6A. Differential Diagnosis — The Art of Distinction [11,19,20]

Critical Differential: SK vs Melanoma [10,19,20]

Why This Matters:

Melanoma incidence: 25 per 100,000 per year (rising) [20]
SK incidence: > 1,000 per 100,000 per year (ubiquitous)
The challenge: Both can be pigmented, raised, and occur in same patient demographic
The stakes: Missing melanoma = life-threatening; over-diagnosing SK as melanoma = unnecessary surgery and anxiety

Evidence-Based Differentiation [19,20]

Feature	Seborrhoeic Keratosis	Melanoma	Discriminatory Power
Age of onset	Typically > 40 years, gradually appears	Any age, de novo or from nevus	Weak (both in older adults)
Growth rate	Years (1-2mm/year)	Weeks to months (rapid)	Strong (rapid = melanoma)
Surface texture	Warty, rough, keratin crusts	Smooth or irregular but not warty	Moderate
Stuck-on appearance	Yes — looks superficial	No — appears intrinsic to skin	Strong
Pick test	Greasy scale lifts with fingernail	Cannot lift scale	Moderate
Borders	Sharp, well-defined	Irregular, notched, ill-defined	Strong
Color	Uniform tan/brown/black	Variegated (black, brown, red, white, blue)	Moderate
Symmetry	Symmetric	Asymmetric (one half ≠ other half)	Strong
Bleeding	Only if traumatized	Spontaneous or minimal trauma	Strong
Number	Usually multiple (5-30)	Usually solitary "ugly duckling"	Moderate

Dermoscopic Differentiation: SK vs Melanoma [9,10,19]

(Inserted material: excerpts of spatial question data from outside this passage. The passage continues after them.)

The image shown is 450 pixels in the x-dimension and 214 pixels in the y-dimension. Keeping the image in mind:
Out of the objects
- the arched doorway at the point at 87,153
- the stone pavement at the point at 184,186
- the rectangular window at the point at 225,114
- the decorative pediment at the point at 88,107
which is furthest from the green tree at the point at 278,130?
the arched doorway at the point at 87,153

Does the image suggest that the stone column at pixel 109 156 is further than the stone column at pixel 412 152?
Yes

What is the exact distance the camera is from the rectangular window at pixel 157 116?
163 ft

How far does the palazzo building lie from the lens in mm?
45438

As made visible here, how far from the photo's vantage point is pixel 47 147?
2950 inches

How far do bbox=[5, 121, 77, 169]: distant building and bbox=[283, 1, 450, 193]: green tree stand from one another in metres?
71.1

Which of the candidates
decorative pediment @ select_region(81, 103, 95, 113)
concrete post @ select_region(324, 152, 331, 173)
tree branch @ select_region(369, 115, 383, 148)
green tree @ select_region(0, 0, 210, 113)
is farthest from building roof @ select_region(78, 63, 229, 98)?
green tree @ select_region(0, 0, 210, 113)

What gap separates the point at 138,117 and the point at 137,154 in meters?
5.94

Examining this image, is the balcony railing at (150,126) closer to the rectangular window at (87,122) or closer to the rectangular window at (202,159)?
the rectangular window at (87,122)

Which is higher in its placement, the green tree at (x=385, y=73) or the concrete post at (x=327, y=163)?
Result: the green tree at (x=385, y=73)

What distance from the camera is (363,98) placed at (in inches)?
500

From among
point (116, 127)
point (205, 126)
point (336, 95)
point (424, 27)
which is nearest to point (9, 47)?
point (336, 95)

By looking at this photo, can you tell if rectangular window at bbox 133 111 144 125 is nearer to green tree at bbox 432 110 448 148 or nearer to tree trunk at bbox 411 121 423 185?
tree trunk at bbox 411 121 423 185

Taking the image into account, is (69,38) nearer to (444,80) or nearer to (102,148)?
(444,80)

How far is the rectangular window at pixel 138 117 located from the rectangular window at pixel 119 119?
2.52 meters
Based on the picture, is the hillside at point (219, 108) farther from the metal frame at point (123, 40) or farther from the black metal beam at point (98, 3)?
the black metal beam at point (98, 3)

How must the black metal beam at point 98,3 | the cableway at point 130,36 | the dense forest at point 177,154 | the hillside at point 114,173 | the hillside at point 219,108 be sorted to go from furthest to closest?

Features Specific to SK (Exclude Melanoma): [9,19]

✓ Milia-like cysts (white globules)
✓ Comedo-like openings (black globules)
✓ Fissures/ridges (cerebriform pattern)
✓ Moth-eaten border (sharp, scalloped)
✓ Fingerprint pattern (parallel curved lines)
✓ Fat fingers (thick projections)

Features Specific to Melanoma (Exclude SK): [10,19,20]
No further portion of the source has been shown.